No século XIX, os EUA ignoram sistematicamente patentes britânicas para impulsionar sua industrialização, contrariando os interesses da Inglaterra agrária. Somente quando se tornaram potência exportadora passaram a exigir reciprocidade e rigidez nas normas de PI.

Japão

Na segunda metade do século XX, o Japão adotou práticas semelhantes, copiando tecnologias ocidentais antes de desenvolver marcas próprias como Sony, Panasonic e Toyota. Com o tempo, tornou-se um defensor rigoroso da proteção de PI — quando passou a exportar inovação.

China

A China seguiu o mesmo caminho. Acusada durante décadas de pirataria e cópias, passou a investir pesadamente em reformas legais e estratégicas a partir dos anos 2000, especialmente com sua entrada na OMC em 2001. Com o avanço tecnológico interno, adotou políticas de PI como eixo de soberania digital.

Hoje, lidera mundialmente em patentes de inteligência artificial, criou tribunais especializados, e exige que empresas de IA respeitem direitos autorais de dados usados em treinamento — demonstrando que proteção intelectual passou a ser do interesse nacional.

O padrão se repete: países tendem a valorizar a PI à medida que passam de importadores a produtores de tecnologia.

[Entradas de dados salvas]
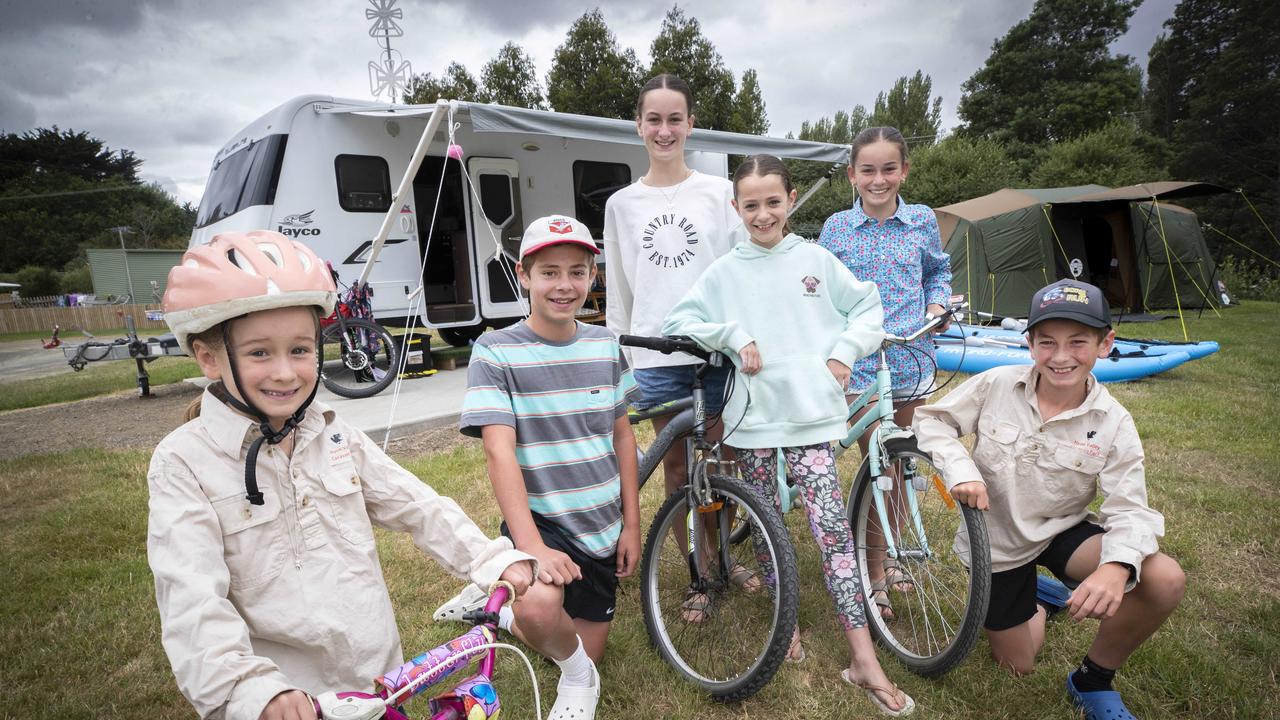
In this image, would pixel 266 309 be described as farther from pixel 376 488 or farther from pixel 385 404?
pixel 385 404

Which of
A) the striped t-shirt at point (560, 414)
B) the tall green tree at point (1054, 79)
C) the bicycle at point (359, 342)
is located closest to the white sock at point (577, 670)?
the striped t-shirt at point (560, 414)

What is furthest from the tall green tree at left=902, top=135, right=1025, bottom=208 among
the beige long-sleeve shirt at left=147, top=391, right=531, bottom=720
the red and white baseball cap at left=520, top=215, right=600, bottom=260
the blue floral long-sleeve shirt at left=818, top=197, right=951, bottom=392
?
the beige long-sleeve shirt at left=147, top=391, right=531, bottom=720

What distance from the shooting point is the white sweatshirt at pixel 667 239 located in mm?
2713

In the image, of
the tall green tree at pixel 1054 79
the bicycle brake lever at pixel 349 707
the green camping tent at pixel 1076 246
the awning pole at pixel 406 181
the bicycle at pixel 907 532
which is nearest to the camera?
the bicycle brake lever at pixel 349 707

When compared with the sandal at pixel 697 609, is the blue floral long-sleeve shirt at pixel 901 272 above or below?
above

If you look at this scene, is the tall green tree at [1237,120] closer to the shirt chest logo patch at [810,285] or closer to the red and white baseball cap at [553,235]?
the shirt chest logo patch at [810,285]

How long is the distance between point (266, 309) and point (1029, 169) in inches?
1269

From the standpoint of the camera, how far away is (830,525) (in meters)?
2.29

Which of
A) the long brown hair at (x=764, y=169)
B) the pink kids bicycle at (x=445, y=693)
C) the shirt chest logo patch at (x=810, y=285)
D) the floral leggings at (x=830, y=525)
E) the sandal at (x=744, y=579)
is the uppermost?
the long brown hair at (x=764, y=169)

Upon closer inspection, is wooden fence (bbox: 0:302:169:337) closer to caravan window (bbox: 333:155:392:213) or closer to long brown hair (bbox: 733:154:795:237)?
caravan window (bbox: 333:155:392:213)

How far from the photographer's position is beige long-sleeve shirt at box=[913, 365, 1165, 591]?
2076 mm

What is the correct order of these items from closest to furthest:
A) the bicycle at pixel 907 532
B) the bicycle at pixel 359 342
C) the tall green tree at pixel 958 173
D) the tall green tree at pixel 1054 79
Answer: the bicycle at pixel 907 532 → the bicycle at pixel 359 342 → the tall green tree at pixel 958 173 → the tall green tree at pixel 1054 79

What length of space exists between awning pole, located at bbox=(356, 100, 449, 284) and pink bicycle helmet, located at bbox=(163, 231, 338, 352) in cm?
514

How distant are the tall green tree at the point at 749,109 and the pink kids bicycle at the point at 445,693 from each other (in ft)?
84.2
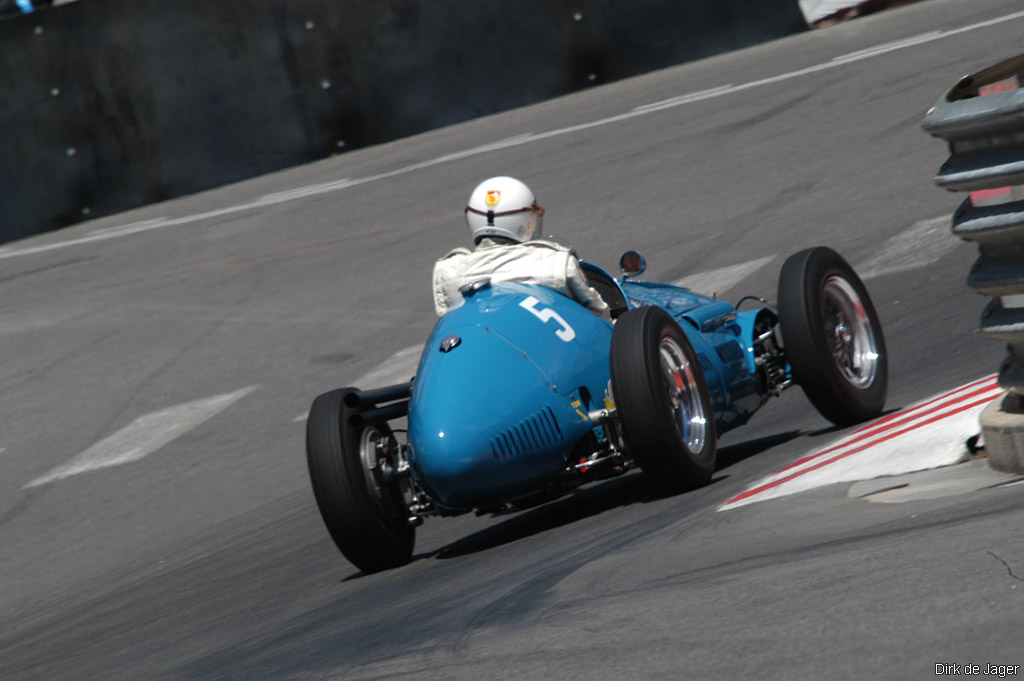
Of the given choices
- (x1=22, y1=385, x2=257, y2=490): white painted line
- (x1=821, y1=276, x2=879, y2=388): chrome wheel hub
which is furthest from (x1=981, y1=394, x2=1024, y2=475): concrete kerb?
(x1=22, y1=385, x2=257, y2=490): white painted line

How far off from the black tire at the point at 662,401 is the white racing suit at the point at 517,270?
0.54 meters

### O que fazer
(1) Diga se cada afirmação concorda com o trecho sobre propriedade intelectual, respondendo sim ou não e citando as palavras do trecho que decidem: (a) No século XIX, os EUA respeitaram as patentes britânicas. (b) A China entrou na OMC em 2001. (c) O Japão criou marcas próprias antes de copiar tecnologias do Ocidente.
(2) Responda às perguntas com base no trecho sobre propriedade intelectual.
(a) Quais marcas japonesas são citadas?
(b) Em que tipo de patente a China lidera hoje no mundo?
(c) Em que momento os EUA passaram a exigir reciprocidade e rigidez nas normas de PI?
(3) Escreva a continuação do trecho sobre propriedade intelectual a partir da última frase.

### Respostas esperadas
(1)
(a) Não: "os EUA ignoram sistematicamente patentes britânicas para impulsionar sua industrialização"
(b) Sim: "especialmente com sua entrada na OMC em 2001"
(c) Não: "copiando tecnologias ocidentais antes de desenvolver marcas próprias como Sony, Panasonic e Toyota"

(2)
(a) Sony, Panasonic e Toyota.
(b) Em patentes de inteligência artificial.
(c) Quando se tornaram potência exportadora.

(3)
Reinvenção, não abolição

O debate impulsionado por Dorsey pode ser útil para provocar reformas. De fato, o sistema atual de propriedade intelectual é complexo, burocrático e muitas vezes inacessível a pequenos criadores.

Mas sua abolição beneficiaria justamente quem já tem poder de mercado e acesso privilegiado a dados — prejudicando a inovação plural, a diversidade cultural e a distribuição justa de valor.

Modelos híbridos como licenças abertas, contratos inteligentes e remuneração automática via blockchain já estão em debate na União Europeia e no AI Act — que exige transparência sobre os dados usados em modelos generativos.

Conclusão: a criatividade ainda precisa de proteção

A ideia de que a propriedade intelectual é um entrave à inovação não se sustenta diante da história, da economia ou da realidade digital contemporânea. A verdadeira ameaça à criatividade não está nas leis, mas nas plataformas que lucram com o trabalho alheio sem oferecer retribuição adequada — e que, em uma situação de monopólio, tendem a concentrar todo o conhecimento e, principalmente, seu uso e aplicação.

A defesa desse tipo de monopólio informacional, construído com base em dados massivos e poder computacional, representa um paradoxo: ele se alimenta das mesmas leis de propriedade industrial que sempre foram acusadas de criar os monopólios que hoje se deseja “abolir”.

Trata-se, na prática, de um retrocesso à Idade Média — ou antes — quando prevalecia o “segredo de negócio” como principal forma de proteção, condenando o mundo a ilhas de saber isolado, como a Murano do vidro, ou às corporações de ofício e guildas especializadas. Esse modelo concentrador e hermético atrasou por séculos a circulação do conhecimento e o progresso científico.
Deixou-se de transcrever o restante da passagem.